The first successful example of Riga creative quarter was Andrejsala, which as a creative quarter existed several years starting from 2007. Currently, after the representatives of creative industries, its former tenants, moved away to other places in the city, it was transformed into a recreational area with entertainment venues, restaurants, and bars.
The second creative quarter appeared in Spīķeri district, where some of Andrejsala tenants, including Dirty Deal teatro and Dirty Deal café, which were a part of Dirty Deal independent cultural centre, co-existed with contemporary art gallery KIM? and quite famous META café for some more years. That time it was possible to see many independent theatrical performances there. Now there is a concert hall and different premises, which underwent a reconstruction and now are rented out to various shops and a film studio. A flea market is also held on this territory in warm seasons.
Another creative quarter was founded in VEF territory, which consists of former factory buildings with brick walls and very high ceilings.
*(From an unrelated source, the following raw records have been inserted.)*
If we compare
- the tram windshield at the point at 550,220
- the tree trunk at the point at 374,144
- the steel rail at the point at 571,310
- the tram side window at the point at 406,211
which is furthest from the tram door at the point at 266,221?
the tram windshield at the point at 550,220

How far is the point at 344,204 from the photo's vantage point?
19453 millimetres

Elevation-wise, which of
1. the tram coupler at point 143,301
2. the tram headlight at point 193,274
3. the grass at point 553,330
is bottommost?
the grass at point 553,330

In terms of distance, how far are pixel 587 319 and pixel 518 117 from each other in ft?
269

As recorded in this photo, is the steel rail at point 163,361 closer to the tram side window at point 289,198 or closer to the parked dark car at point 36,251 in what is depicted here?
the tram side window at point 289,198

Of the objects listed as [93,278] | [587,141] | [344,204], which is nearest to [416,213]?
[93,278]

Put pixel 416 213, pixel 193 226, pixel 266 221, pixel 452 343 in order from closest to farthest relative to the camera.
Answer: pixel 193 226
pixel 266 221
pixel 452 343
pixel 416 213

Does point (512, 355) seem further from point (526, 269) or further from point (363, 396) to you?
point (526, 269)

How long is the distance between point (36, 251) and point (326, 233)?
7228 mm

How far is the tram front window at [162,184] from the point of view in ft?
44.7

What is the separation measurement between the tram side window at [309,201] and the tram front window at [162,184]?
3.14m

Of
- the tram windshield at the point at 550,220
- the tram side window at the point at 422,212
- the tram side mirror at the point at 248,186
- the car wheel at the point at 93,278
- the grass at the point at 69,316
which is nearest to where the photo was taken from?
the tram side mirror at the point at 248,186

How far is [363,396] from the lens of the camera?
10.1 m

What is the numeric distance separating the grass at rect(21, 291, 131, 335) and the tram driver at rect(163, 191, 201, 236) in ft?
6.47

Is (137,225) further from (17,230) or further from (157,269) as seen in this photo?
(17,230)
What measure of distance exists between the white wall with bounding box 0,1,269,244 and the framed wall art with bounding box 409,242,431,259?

This hub for several years was a home to various artists and studios as well like independent furniture brand JUBKA and Totaldobže event space. This district was almost completely renovated and now is available for rent too for offices, non-commercial ogranisations and studios.
One more popular district is so called Miera street Republic, which in the mid 10s was proclaimed in internet media as one of the most famous hipster streets in Europe. It is not a creative quarter though, but it houses bars and shops, which might be considered as independent. Recently, nearby Tallinas quarter was established with various venues for music and art events. Riga circus festival chose it as one of the spots for its street circus shows. It is mostly popular among representatives of creative industries as a place for week-end time spending due to its quite late opening hours especially in the summer time.
Kalnciema quarter is also considered a creative quarter due to various open air concerts and exhibitions, which take place on its territory. Usually there is a farmer’s market held on weekends, where you can buy home made products and crafts.
The last but not least is Brasa creative quarter, where a creative activity took place too, including electronic music parties.
To conclude, renting out abandoned spaces to creative industries is usual worldwide practice, which is mutually beneficial for both the leaseholders and their tenants. The first ones get an opportunity to grow their projects, while the second ones are able to revitalise the area because of increased activity and arisen interest from the public. The only drawback of this model is its volatility for the tenants due to the short-term rent conditions, the necessity to invest without long-term opportunities, and need to find other places after the rent agreement is due.